Tuesday, May 18

Dubai deports Ukrainians and Russians for photoshoot on bare balcony


Eleven Ukrainian women who participated in a nude photoshoot on a high-rise balcony in Dubai will be deported, authorities said Tuesday, along with the Russian photographer.

After photos and videos of the women went viral in the UAE, Dubai authorities charged the 12 with public debauchery and pornography production.

Dubai Attorney General Essam Issa al-Humaidan announced that those responsible for the photo shoot would be sent back to their countries. Dubai police have refused to identify the detainees.

Ukrainian and Russian authorities confirmed the arrest of their citizens on Tuesday, but the nationalities of the other detainees were not immediately known.

It is unusual for foreigners accused of crimes committed in the Gulf sheikhs to be deported before being tried and serving time in prison. Dubai has strict laws based on sharia, or Islamic law, including public decency, and several foreigners have been deported in the past for disobeying them.

“The prosecutor ordered the deportation of the accused for their behavior contrary to public morals,” al-Humaidan said.

Dubai is one of the world’s top destinations for Instagram influencers and models, who fill their social media with stylish bikini selfies of the coastal emirate’s luxury hotels and man-made islands.

But the city’s branding as a dazzling foreign tourist destination has at times sparked controversy and clashed with the sheik’s strict rules governing behavior and public expression.

The scandal came just days before Ramadan, the holiest month on the Muslim calendar, and when Ukrainian President Volodymyr Zelensky landed in nearby Doha, Qatar, for an official state visit.

Ramadan

Over the years, Dubai has been increasingly touted as a popular destination for Russians on vacation. Signs in Cyrillic are a common sight in the city’s major shopping malls.
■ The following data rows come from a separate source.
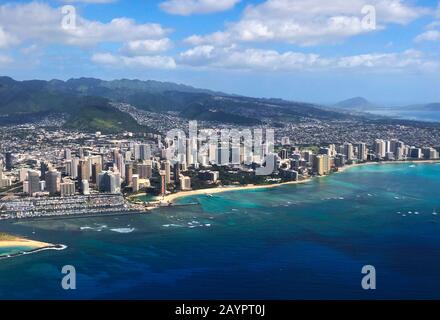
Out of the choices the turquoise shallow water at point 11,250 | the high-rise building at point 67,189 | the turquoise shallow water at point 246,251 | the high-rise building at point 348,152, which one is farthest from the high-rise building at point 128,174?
the high-rise building at point 348,152

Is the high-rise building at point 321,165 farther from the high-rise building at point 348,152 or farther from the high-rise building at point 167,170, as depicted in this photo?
the high-rise building at point 167,170

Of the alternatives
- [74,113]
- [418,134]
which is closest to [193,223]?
[418,134]

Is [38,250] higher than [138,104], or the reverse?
[138,104]

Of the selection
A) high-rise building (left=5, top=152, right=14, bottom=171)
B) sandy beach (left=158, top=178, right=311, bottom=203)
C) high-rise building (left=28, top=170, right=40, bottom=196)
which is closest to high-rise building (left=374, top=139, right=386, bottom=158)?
sandy beach (left=158, top=178, right=311, bottom=203)

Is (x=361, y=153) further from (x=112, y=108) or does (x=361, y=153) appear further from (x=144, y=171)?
(x=112, y=108)

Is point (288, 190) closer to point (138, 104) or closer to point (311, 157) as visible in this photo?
point (311, 157)

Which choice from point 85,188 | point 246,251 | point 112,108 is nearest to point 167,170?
point 85,188
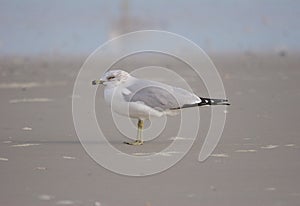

The generally pro-Kremlin tabloid Life identified the arrested Russian man as the head of an information technology company in Russia’s Ivanovo region, though his firm denied it had anything to do with the photoshoot.

The Associated Press was unable to determine whether those arrested had legal representation or to contact an attorney for them.

Stanislav Voskresensky, the governor of Ivanovo, asked the Russian Foreign Ministry and the Russian ambassador to the United Arab Emirates to offer their support to the Russian.

“We are not abandoning ours,” Voskresensky wrote on social media.

Although the UAE has recently made legal changes to attract foreign tourists and investors, allowing unmarried couples to share hotel rooms and residents to drink alcohol without a license, the Persian Gulf country’s justice system maintains stiff penalties for violations of the law of public decency.

Nudity and other “lewd behavior” carry penalties of up to six months in prison and a fine of Dh5,000 ($ 1,360). The sharing of pornographic material is also punishable by prison terms and heavy fines.

Foreigners, who make up about 90% of the UAE’s population of more than 9 million, have been jailed for comments and videos online, as well as crimes considered benign in the West, such as kissing in public.